L’esperienza unica della visita trasporta in una dimensione che sa di museo: i soffitti affrescati come se fosse un cielo con un accenno di nubi vede alternarsi, nella sala di lettura, enormi lampadari d’epoca, il tutto in una cornice di legno e marmo che riporta ad un tempo passato ma ancora fortemente presente nell’immaginario del lettore nostalgico. Per non parlare delle consultazioni, che vanno dai libri alle mappe, ai film, alla semplice ammirazione degli arredi e decori che custodiscono libri e manoscritti.


Lo splendido edificio in stile Beaux Arts dello Schwarzman Building fu inaugurato il 23 maggio 1911. Era all’epoca il palazzo in marmo più grande degli Stati Uniti e la Sala di lettura Rose deteneva il primato mondiale per ampiezza.

La struttura, divisa in quattro piani, contiene la "Biblioteca dei bambini" al piano terra, corredata dei veri pupazzi di peluche che ispirarono il creatore di Winnie The Pooh, e la sala Forum Bartos, aperta su richiesta per eventi o esposizioni.

Il primo piano è dedicato alla Sala periodici DeWitt Wallace con i suoi splendidi lampadari e murales, la Sala Astor (decorata con marmi bianchi e scalinate) e la Sala di lettura Lionel Pincus e Principessa Firyal. In quest’ultima è possibile ammirare la collezione di oltre 10.000 mappe cartografiche presenti nella struttura. Tra le varie sale di lettura che si inerpicano tra il secondo e il terzo piano, quella che la fa da padrone è senza dubbio la Sala Rose. L’ambiente enorme e luminoso è al termine del cammino che percorre la Rotonda McGraw, un gruppo di murales e decorazioni che ricordano molti dei palazzi reali europei.


All’inizio del secolo scorso si cominciava a fare largo l’idea di riunire in una vera e propria rete comunicativa più edifici bibliotecari sparsi per la città. Alla sede originaria sulla 5th Avenue e alla Astor Library situata nell’East Village si aggiunsero altre biblioteche della città per mezzo dell’aiuto di importanti sostenitori e finanziatori che credevano nel progetto di mettere a disposizione gratuitamente la cultura attraverso libri e opere reperibili in un luogo o, nel caso specifico, in più luoghi fra di loro collegati.

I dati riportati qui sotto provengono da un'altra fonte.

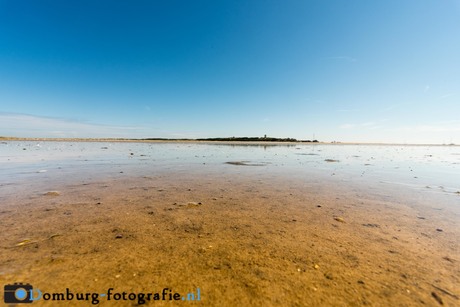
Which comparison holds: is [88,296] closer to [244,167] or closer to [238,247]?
[238,247]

Ancora oggi, e forse più che mai, la New York Public Library resta il miglior esempio di cooperazione tra cultura, arte, intrattenimento, impegno sociale e ritrovo turistico che la città possa offrire. Uno spettacolo unico, un tuffo nel passato celato in una delle città più belle del mondo ma che, tuttavia, custodiscono la vera bellezza artistica in edifici storici come quello di una delle più grandi e preziose biblioteche al mondo.